• The sklearn.preprocessing package provides several common utility functions and transformer classes to change raw feature vectors into a representation that is more suitable for the downstream estimators.


  • In general, learning algorithms benefit from standardization of the data set. If some outliers are present in the set, robust scalers or transformers are more appropriate.


  • The behaviors of the different scalers, transformers, and normalizers on a dataset containing marginal outliers is highlighted in Compare the effect of different scalers on data with outliers.

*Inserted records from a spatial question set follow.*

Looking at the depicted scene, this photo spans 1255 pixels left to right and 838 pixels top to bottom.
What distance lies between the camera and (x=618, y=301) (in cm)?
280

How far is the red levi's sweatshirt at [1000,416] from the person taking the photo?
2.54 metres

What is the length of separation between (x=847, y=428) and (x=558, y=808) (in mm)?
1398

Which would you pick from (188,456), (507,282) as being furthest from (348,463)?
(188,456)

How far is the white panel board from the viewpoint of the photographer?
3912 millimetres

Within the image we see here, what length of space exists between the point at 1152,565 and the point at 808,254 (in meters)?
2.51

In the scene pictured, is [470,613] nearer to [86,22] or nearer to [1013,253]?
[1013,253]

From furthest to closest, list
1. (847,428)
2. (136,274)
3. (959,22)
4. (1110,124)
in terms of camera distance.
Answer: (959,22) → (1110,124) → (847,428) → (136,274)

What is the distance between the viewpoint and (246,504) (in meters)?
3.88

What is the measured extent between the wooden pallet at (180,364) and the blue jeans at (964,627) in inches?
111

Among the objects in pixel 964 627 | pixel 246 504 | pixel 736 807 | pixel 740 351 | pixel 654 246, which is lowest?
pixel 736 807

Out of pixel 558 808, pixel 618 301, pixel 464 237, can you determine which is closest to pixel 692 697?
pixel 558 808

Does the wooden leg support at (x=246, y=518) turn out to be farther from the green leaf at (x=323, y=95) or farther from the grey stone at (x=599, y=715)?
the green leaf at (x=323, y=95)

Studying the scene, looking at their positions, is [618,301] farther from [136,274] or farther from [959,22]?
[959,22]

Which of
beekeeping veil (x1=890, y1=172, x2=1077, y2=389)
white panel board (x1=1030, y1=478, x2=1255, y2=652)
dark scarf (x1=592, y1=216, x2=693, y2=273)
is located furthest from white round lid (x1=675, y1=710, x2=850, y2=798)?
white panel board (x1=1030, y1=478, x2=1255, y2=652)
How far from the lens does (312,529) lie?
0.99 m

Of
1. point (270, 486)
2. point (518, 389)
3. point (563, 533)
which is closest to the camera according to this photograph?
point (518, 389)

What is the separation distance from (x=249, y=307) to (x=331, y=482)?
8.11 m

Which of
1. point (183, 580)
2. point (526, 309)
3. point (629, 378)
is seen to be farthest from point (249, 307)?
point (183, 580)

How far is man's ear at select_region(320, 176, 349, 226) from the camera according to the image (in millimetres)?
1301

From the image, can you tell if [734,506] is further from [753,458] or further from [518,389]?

  • The Python tutorials are written as Jupyter notebooks and run directly in Google Colab—a hosted notebook environment that requires no setup. Click the Run in Google Colab button.


  • Colab link - Open colab


  • Standardization, or mean removal and variance scaling


  • Standardization of datasets is a common requirement for many machine learning estimators implemented in scikit-learn; they might behave badly if the individual features do not more or less look like standard normally distributed data: Gaussian with zero mean and unit variance.


  • In practice we often ignore the shape of the distribution and just transform the data to center it by removing the mean value of each feature, then scale it by dividing non-constant features by their standard deviation.


  • For instance, many elements used in the objective function of a learning algorithm (such as the RBF kernel of Support Vector Machines or the l1 and l2 regularizers of linear models) assume that all features are centered around zero and have variance in the same order.


  • If a feature has a variance that is orders of magnitude larger than others, it might dominate the objective function and make the estimator unable to learn from other features correctly as expected.


  • The function scale provides a quick and easy way to perform this operation on a single array-like dataset:


  • 
    from sklearn import preprocessing
    import numpy as np
    X_train = np.array([[ 1., -1.,  2.],
                        [ 2.,  0.,  0.],
                        [ 0.,  1., -1.]])
    X_scaled = preprocessing.scale(X_train)
    
    X_scaled
     
    
  • Scaled data has zero mean and unit variance


  • 
    X_scaled.mean(axis=0)
    
    X_scaled.std(axis=0)
    
     
    
  • StandardScaler


  • 
    scaler = preprocessing.StandardScaler().fit(X_train)
    scaler
    
    scaler.mean_
    
    scaler.scale_
    
    scaler.transform(X_train)
     
    
  • The scaler instance can then be used on new data to transform it the same way it did on the training set:


  • 
    X_test = [[-1., 1., 0.]]
    scaler.transform(X_test)
    
     
    
  • Scaling features to a range


  • An alternative standardization is scaling features to lie between a given minimum and maximum value, often between zero and one, or so that the maximum absolute value of each feature is scaled to unit size.


  • This can be achieved using MinMaxScaler or MaxAbsScaler, respectively.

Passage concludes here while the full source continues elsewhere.